The key benefit from the reduced power disruptions is reduction in frequency and severity of claims from electronic equipments resulting from power surge.

Then talk about the assets that will require insurance. Currently the assets of Zesco alone run into billions of kwacha in premiums.

Lastly, the balance of $65 million will go to fund central hospitals and SMEs.

Better health services in any country generally translate into increased life expectance.

In Zambia we have witnessed an influx of people seeking medical services from abroad with the main destination being South Africa.

This usually leaves me with a big question on the quality of the doctors we produce from the University of Zambia and other institutions; are they not capable to do what South African doctors are doing?

Well, I am alive to the fact that capability needs to be supported with equipment as Martin Luther King Jr said 'give us the tools and we will do the job...'

The health sector requires proper investment with modern equipment if the quality has to reach greater heights.

With this allocation, it is assumed that the much-needed resource injection will be pumped in to curb the vice of lacking modern and advanced medical equipment.

The benefit to the industry starts with the fact that the mortality rate which stands at about 12.4 per cent will reduce. This will then reduce the payout ratio on Life Assurance companies specifically on Funeral and Group Life policies.

The life companies will further save on evacuation expenses on conditions which would have not otherwise been handled in Zambia.

General insurance companies will also benefit on Personal Accident payout ratio as those who might be injured from accidents will more likely be adequately treated locally and more likely survive deadly injuries.

For your own information, Zambia records about 1,200 road traffic accidents annually and 50 per cent of those involve pedestrians.

General insurers will further benefit by providing insurance to the equipment that will be bought in the central hospitals.

Coming to SMEs, these are key drivers of the economy and are a target of most insurers to ensure medium to long term sustainability.

If say a huge mining company with premiums worth billions of kwacha pulls out or an insurer loses that account, there will be huge impact on the gross premiums of the insurer involved.

Moreover, most of the mega risks from big companies like mining firms are heavily reinsured.

This means huge premiums go outside the country, for example in 2011, of the K800 billion plus gross premium in general insurance, about half of that was paid to reinsurance companies.

Reinsurance has a direct impact on the profitability of a company, the more you reinsure, the less you remain with.

The huge outflows of more than K400 billion in 2010 alone caught the attention of Government and Mr Chikwanda highlighted the concern of Government during the official opening of Prima House belonging to Prima Reinsurance Plc.

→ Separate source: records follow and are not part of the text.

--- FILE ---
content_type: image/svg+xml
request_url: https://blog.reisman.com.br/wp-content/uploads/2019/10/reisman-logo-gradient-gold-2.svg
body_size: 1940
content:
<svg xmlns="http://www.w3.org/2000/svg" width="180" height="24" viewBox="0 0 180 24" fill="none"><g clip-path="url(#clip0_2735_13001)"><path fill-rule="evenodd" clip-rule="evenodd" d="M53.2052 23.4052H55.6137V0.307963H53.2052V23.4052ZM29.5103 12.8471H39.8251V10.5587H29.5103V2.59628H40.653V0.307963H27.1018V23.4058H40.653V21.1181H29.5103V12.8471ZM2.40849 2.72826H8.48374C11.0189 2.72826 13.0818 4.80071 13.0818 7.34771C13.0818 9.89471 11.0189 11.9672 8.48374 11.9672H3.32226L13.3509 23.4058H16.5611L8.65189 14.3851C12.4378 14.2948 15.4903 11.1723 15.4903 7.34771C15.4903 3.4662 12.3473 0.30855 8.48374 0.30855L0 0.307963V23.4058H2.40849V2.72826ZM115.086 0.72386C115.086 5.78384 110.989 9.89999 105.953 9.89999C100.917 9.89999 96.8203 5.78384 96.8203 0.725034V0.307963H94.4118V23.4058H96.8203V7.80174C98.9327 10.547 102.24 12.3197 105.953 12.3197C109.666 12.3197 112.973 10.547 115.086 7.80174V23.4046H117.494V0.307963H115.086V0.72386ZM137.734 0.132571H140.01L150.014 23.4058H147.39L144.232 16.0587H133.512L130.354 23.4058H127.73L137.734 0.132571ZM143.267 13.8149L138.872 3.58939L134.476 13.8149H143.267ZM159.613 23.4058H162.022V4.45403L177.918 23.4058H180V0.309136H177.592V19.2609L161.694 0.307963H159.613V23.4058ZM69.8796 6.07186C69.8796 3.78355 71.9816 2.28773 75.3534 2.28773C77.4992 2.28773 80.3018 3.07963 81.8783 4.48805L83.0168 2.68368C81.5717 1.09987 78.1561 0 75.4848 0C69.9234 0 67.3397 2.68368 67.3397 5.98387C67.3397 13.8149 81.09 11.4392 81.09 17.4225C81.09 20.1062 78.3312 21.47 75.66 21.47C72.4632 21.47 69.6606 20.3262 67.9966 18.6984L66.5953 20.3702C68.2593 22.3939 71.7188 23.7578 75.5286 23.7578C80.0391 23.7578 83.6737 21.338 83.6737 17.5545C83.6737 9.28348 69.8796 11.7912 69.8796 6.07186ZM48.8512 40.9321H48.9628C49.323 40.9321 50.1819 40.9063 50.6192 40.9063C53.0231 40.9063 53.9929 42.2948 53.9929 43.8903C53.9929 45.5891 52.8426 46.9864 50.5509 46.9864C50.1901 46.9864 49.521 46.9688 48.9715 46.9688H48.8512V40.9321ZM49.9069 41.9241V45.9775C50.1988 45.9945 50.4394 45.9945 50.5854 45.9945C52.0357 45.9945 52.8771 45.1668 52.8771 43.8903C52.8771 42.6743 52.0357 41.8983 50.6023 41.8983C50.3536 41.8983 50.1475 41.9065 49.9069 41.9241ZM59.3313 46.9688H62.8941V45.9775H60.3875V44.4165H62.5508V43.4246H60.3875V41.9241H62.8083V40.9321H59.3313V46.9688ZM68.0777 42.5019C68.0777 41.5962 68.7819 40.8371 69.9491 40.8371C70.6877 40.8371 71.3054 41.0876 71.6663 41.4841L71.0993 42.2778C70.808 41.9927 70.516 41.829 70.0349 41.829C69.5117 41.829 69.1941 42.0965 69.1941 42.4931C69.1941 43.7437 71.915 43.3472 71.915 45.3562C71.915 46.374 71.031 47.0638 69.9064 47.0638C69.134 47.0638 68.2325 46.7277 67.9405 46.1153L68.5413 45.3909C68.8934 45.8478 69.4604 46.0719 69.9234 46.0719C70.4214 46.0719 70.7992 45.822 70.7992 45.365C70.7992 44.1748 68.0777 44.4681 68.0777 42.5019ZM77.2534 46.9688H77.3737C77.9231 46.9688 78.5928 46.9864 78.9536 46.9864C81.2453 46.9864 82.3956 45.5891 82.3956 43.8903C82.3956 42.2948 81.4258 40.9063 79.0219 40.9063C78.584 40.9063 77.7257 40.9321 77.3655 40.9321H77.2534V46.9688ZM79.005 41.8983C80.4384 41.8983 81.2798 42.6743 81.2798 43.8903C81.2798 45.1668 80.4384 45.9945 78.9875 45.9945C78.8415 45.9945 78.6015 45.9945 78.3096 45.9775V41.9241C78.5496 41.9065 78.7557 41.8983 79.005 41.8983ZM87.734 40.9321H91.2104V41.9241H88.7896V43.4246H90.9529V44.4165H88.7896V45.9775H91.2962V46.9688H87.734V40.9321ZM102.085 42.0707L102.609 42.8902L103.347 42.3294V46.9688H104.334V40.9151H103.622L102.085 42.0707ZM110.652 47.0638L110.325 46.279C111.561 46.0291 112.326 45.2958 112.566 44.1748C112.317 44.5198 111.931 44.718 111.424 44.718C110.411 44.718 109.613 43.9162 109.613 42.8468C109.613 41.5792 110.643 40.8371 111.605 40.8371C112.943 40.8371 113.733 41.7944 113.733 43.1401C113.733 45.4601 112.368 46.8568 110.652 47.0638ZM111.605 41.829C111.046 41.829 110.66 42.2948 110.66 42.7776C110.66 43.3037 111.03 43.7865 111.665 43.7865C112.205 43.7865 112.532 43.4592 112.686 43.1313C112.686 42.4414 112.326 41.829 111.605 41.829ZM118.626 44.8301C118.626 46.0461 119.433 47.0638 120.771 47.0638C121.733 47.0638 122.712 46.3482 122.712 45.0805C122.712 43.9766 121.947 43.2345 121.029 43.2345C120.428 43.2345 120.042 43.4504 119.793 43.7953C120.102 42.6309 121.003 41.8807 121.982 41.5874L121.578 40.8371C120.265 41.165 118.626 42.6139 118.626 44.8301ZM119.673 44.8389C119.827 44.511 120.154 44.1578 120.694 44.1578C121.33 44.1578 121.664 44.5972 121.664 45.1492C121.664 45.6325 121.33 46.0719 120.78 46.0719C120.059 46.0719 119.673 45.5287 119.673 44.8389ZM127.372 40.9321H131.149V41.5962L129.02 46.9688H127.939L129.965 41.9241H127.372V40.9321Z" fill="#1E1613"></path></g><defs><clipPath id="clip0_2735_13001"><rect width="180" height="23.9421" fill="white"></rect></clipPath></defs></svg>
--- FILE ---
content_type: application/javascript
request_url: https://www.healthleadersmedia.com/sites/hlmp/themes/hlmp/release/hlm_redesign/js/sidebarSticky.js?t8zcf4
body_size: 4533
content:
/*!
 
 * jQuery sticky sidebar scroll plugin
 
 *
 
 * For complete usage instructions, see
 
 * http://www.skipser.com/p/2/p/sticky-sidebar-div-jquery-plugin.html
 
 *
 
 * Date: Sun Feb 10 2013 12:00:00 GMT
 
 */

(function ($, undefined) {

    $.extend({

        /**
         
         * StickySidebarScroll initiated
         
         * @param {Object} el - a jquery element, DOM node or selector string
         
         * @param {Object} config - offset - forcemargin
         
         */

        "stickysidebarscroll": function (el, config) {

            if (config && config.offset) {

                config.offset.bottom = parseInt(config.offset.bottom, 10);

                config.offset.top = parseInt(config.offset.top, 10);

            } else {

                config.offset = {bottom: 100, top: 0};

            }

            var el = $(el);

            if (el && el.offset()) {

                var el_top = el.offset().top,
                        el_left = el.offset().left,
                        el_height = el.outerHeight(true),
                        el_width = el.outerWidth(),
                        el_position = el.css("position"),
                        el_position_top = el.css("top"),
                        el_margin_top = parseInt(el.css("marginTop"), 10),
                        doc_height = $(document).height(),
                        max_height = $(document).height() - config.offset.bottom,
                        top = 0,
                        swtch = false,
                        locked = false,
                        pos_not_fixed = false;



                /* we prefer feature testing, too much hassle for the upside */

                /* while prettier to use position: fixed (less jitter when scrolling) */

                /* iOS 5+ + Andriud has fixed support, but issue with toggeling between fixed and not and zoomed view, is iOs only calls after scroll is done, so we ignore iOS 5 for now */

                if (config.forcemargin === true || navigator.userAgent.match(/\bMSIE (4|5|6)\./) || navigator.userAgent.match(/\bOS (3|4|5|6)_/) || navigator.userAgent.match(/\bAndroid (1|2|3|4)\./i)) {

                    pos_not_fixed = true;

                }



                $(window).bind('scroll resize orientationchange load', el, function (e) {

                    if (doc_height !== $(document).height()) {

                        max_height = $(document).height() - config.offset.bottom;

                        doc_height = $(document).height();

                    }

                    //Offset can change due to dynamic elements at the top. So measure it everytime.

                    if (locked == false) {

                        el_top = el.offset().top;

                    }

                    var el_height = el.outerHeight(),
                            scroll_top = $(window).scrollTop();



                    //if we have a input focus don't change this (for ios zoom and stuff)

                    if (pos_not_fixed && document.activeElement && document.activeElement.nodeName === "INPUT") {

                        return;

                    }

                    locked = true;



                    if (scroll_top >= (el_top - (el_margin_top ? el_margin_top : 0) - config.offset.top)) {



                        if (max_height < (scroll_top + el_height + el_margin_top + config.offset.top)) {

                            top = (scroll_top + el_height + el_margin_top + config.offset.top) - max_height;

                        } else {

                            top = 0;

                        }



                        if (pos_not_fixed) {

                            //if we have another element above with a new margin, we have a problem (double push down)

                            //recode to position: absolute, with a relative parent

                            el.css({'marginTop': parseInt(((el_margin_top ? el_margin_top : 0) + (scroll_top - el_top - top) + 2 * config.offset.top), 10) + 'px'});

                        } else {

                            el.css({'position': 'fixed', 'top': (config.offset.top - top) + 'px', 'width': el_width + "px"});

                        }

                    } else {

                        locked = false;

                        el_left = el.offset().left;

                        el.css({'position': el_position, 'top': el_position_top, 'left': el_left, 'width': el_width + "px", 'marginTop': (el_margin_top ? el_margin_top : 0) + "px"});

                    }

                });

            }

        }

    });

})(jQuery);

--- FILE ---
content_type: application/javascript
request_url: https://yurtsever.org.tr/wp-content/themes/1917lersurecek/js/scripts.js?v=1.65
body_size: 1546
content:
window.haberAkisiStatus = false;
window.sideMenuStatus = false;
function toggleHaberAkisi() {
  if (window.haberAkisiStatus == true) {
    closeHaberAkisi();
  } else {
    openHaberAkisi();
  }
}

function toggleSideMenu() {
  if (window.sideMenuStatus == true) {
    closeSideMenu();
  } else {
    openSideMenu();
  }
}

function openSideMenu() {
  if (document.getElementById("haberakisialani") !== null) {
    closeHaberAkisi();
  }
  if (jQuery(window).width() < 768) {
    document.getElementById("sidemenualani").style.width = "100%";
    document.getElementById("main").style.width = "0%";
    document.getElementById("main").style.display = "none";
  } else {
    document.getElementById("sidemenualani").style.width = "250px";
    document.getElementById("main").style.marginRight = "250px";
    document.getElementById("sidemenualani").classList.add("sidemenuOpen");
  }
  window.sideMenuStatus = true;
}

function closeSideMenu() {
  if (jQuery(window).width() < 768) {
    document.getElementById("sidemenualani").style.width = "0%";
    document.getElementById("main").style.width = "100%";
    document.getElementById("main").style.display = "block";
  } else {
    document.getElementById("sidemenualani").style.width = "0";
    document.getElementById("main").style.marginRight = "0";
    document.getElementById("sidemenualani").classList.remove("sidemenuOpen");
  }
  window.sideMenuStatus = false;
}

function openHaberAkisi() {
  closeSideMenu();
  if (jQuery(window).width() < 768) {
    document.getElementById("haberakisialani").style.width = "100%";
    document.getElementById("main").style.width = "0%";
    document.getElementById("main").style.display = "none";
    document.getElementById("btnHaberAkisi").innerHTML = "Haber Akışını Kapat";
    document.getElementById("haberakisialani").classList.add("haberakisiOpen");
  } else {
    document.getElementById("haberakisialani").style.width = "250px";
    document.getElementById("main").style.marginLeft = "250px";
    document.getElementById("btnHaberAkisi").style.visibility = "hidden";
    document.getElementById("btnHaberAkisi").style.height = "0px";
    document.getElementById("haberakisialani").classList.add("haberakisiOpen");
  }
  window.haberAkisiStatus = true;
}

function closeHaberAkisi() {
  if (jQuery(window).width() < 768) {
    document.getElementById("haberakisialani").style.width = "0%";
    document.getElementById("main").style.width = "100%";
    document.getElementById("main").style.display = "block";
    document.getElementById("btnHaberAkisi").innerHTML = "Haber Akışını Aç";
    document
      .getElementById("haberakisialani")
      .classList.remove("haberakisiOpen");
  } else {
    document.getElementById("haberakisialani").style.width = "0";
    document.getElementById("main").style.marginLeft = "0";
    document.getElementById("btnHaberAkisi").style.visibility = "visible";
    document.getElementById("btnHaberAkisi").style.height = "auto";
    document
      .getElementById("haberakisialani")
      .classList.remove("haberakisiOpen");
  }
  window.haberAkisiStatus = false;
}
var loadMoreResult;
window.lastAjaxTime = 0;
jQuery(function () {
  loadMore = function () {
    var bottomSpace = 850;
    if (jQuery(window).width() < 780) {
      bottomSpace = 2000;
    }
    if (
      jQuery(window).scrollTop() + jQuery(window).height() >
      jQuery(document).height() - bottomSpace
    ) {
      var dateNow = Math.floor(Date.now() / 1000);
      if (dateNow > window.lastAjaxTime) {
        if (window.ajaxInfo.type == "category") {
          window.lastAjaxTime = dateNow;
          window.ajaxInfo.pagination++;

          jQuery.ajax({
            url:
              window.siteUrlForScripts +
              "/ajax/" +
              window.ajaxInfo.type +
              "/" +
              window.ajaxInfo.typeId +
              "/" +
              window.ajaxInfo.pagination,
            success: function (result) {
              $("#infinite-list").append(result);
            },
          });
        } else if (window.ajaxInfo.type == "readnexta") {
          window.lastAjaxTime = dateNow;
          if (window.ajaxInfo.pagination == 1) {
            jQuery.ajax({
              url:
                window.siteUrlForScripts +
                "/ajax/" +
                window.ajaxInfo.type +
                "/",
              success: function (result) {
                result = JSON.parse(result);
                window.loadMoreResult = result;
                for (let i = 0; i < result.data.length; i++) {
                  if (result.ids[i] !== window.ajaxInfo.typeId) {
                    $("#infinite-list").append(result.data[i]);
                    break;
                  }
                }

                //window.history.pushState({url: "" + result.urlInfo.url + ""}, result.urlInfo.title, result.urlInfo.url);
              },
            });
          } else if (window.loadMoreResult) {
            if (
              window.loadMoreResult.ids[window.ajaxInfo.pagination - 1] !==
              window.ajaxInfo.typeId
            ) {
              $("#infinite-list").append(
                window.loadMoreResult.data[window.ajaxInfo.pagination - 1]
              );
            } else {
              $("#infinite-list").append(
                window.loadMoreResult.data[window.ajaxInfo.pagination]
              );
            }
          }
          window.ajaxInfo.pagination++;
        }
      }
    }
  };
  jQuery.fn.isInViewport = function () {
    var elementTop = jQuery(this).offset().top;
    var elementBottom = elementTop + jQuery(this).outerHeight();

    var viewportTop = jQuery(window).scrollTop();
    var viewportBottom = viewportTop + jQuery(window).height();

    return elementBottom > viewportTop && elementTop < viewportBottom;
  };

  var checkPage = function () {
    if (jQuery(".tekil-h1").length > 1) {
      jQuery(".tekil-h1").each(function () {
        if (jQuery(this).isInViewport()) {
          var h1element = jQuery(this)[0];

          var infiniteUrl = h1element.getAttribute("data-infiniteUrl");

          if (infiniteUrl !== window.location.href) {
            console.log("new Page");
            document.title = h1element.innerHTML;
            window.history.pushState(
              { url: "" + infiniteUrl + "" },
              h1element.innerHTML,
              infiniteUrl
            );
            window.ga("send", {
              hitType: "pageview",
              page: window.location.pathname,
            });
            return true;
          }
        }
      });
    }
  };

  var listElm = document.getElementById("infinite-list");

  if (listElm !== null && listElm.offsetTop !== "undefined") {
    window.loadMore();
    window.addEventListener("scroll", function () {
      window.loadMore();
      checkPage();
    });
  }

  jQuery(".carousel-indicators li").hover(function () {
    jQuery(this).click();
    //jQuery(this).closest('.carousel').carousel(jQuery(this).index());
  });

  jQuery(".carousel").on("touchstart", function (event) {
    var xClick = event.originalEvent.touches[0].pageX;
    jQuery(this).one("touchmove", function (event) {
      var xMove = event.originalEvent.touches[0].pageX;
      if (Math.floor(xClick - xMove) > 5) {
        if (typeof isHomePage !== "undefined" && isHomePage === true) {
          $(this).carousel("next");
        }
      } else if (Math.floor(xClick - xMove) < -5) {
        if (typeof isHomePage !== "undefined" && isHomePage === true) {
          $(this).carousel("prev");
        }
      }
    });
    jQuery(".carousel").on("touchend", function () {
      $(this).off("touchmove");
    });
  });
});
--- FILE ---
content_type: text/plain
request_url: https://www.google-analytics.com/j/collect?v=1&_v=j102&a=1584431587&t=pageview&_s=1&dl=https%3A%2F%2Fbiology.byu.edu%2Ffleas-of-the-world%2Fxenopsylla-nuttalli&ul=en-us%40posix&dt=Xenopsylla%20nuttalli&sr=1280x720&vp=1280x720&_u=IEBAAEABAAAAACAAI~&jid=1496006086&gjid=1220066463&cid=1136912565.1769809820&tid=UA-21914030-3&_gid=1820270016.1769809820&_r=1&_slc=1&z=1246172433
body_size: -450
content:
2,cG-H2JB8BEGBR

By focusing on SMEs, insurers are able to take risks that are within their capacity to handle. It is not clear how these funds will be disbursed to SMEs but once disbursed, a number of jobs will be created, let alone assets that will be bought.

This will mean those employed will need some insurance protection. Not long ago, an SME was contracted to demolish some structure in Ndola and one of the requirements in the contract was insurance for the workers.

The management of this SME had no choice but to buy Group Personal Accident and whereas this cover brought protection to employees, it also added to the growth of the industry.

If these funds will be given in form of loans then the insurance industry will be called upon to provide some insurance for the same so that in case the borrower fails to pay back by eventualities such as death or bankruptcy, then the lender can still recoup the loan proceeds from the insurers.